■ Required work ■
Extend the stock option plan passage below by writing what comes after its last sentence.

[Opening Passage section]

No member of the Administrator or the Board shall be liable for any action or
determination made in good faith with respect to the Plan or Stock Option
granted pursuant to the Plan.

         1.3      ELIGIBILITY AND PARTICIPATION.
                  -----------------------------

         Participants eligible under the Plan shall be approved by the
Administrator from those Participants who, in the opinion of the management of
the Company, are in positions which enable them to make significant and
extraordinary contributions to the performance and growth of the Company. In
selecting Participants to whom Stock Options may be granted, consideration shall
be to a variety of factors.

         A Participants eligibility to participate in the Plan shall terminate
(other than by reason of his or her death) on the date that the Participant (a)
if an employee, ceases to be employed by the Company, a parent of the Company or
a subsidiary of the Company, (b) if a director and not an employee, ceases to be
a member of the Company's Board of Directors, of (c) if a consultant, completes
or is terminated under the terms of the consulting agreement between the
consultant and the Company.

[Closing Passage section]
[Opening Data records section]

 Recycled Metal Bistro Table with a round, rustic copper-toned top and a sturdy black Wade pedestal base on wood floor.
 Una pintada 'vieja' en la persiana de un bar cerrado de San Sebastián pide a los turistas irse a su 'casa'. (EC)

[Closing Data records section]
[Opening Data records section]

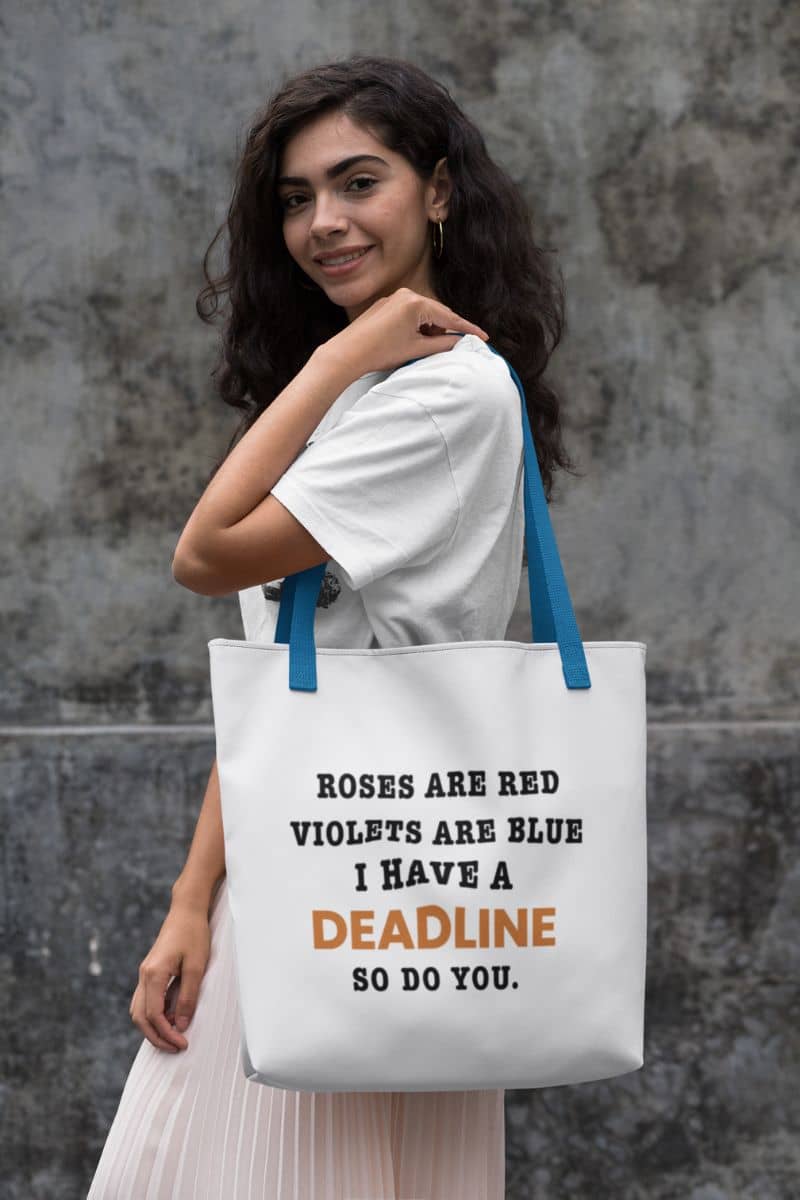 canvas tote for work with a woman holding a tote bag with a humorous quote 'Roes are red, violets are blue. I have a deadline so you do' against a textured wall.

[Closing Data records section]

■ Solved problem ■
         The options of a Participant whose eligibility under the Plan has
terminated shall expire (a) three (3) years from the date that the Participant
(i) "Resigns for Good Reason" if so provided in the Participant's employment or
consulting agreement with the Company, if any, or (ii) is terminated without
cause or completes the object of the consulting agreement, (b) four (4) months
from the date Participant is terminated for cause or resigns from the Company or
resigns from or is voted off the Board of Directors, as the case may be, (c)
twelve (12) months from the date on which the Participant's eligibility ceases
because of any "Disability" if so provided in the Participant's employment
contract, if any, or d) upon the date the option expires by its terms.

<PAGE>

         If the Participant dies while eligible to participate in the Plan or
within four (4) months after the termination of his or her eligibility, the
Participant's executers or administrators or any persons who acquired the option
directly from the Participant by bequest or inheritance shall have the right to
exercise the Participant's option in accordance with its terms at any time
during the twelve (12) months immediately following Participant's death but only
in respect of the number of shares for which the right to exercise has vested at
the time of exercise.

         1.4  SHARES SUBJECT TO THE PLAN.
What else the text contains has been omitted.